The spread of new attitudes through a society is fundamentally a social process in which actors influence each other. New attitudes originate in specific subpopulations and then spread to the rest of society. Some of these (groups of) early adopters may serve as examples, role models, opinion leaders or reference groups for other segments of society. Innovation studies have demonstrated that changes are more likely to be initiated by small groups of innovators. Innovators have a “willingness-to-change” that makes them sensitive and receptive to new ideas and practices [50] and that leads them to engage in more cosmopolitan social relationships [51, 52]. Innovators often adopt such practices after exposure to external influences, through mass media etc. Research on the diffusion of practices in developing nations shows that access and exposure to these external resources is dominated by economically advantaged and less culturally traditional groups. Less advantaged and more traditional segments of society are not only less exposed to sources of innovation but are also ill positioned to take advantage of them.
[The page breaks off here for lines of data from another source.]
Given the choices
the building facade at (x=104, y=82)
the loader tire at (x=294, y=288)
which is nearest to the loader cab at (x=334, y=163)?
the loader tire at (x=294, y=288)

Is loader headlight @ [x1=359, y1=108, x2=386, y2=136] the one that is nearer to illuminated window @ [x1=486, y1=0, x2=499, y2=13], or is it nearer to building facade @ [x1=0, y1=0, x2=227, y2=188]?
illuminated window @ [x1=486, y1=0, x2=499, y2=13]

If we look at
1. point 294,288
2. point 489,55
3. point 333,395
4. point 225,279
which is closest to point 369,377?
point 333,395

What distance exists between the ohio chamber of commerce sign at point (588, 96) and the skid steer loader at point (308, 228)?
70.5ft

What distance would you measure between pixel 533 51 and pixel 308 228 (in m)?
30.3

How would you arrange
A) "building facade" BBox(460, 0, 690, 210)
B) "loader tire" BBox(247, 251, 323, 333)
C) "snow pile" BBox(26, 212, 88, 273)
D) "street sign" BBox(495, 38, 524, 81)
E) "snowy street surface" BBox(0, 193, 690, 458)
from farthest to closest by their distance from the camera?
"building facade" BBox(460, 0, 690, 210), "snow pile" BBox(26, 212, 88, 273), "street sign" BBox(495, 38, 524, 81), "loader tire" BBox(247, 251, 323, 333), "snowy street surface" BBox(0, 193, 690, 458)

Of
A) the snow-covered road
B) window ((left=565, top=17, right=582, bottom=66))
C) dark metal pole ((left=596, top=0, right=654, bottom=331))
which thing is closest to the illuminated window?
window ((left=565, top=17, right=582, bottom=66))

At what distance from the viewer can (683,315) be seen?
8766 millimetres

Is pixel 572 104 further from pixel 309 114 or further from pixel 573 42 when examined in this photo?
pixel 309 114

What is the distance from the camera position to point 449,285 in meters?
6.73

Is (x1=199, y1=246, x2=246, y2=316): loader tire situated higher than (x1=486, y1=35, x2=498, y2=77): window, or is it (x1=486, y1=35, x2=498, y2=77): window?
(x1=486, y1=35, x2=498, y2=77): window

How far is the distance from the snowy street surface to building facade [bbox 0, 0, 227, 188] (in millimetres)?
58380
A number of studies have found that highly educated and urban women were more likely to favour the discontinuation of FGM [44, 53], and that wealthier women and better educated women were less likely to intend to have their daughters cut [45, 54]. Given the higher status of these groups they may serve as role models for other segments of society. Several theoretical models, including social cognitive theory [20], social convention theory [55], and diffusion of innovation theory [51, 56], note the importance of role models for behaviour changes. Role models can affect knowledge, attitudes, and behaviour through direct contact, but also through their visibility in the community and their status [51]. In most cases, such role models need to be well perceived by their audience. Marginal groups lack the status to fulfil this role. To the extent that the more modernized segments of Egyptian society serve as role models or reference groups for more traditional segments, anti-FGM attitudes are likely to spread from the former to the latter.